Read more: LabChart for Isolated Perfused Hearts.
'Proteomics paints a very clear picture of the cellular condition at a given moment in time. For this reason, our exclusion criteria are essential, and this is also where data acquired via LabChart is vital to our success. Using our proteomic approaches, we have seen the effects of “new hands” in the surgical excision of the heart, and the effects of arrhythmias just prior to the initiation / completion of a perfusion protocol. That’s the thing with proteomics - it will tell you something’s wrong. The power to go back and re-interrogate that initial data is so important to everything we do downstream.’
A key advancement in this area has been in the digitization of the Langendorff system. When Melanie first started out in the field, all the physiological parameters mentioned above we recorded using a Grass-Instrument Co. polygraph - generating reams and reams of paper that were exceedingly difficult to keep track of and manage! Now it’s just a case of hitting the save button.
‘I have been relying on Langendorff perfusion of hearts for nearly 20 years and have seen the field move rapidly in the last 10-15 years, mainly through the digitalization of data acquisition and the “miniaturization” of the setup. Having a desktop solution for Langendorff perfusion has revolutionized the field.’
The busy life of a researcher
Building a successful career as a researcher is far from easy, it can take a lot of dedication and hard work. Like most primary investigators, Melanie’s time is often taken up by lecturing, applying for grants or supervising her students, however, she still finds the time to do some of the things she loves most.

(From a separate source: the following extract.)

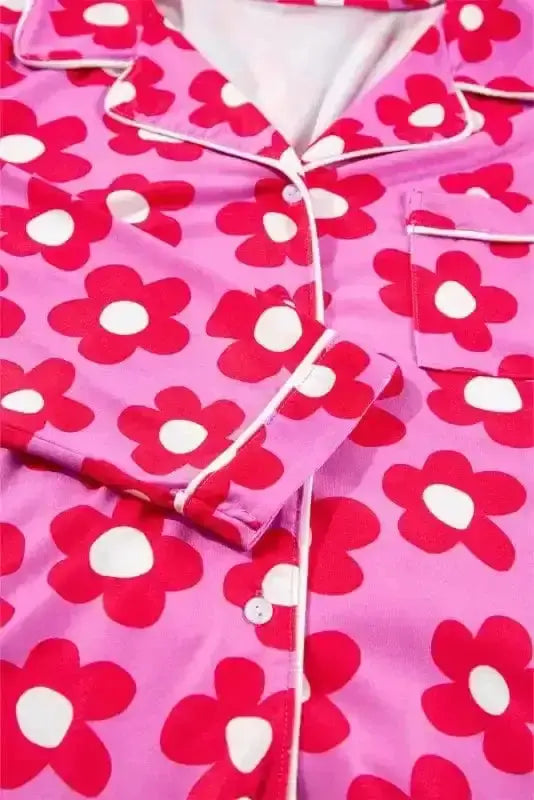 Pajama Sets Floral Slumber Short Set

'I still love going into the Lab (when they’ll let me!). I try to get in there as much as possible, as it keeps my curiosity burning. The other thing I really love doing is talking to people about my work. Sometimes just having a water cooler conversation can prompt you to go back and look at your data with a fresh perspective.'
When asked what she was most proud of, from her career so far, Melanie responded -'This may sound rather non-scientific, but I’m proud to be a working mum. Often having children and an active science career can be tricky to coordinate, and you need a really good support network around you. So being able to come back and do what I love is really rewarding.’
Dr. Melanie White is a Heart Foundation (Australia) Future Leader Fellow in Charles Perkins Centre, at the University of Sydney. She teaches senior students in the discipline of Pathology in the Faculties of Science and Medicine & Health.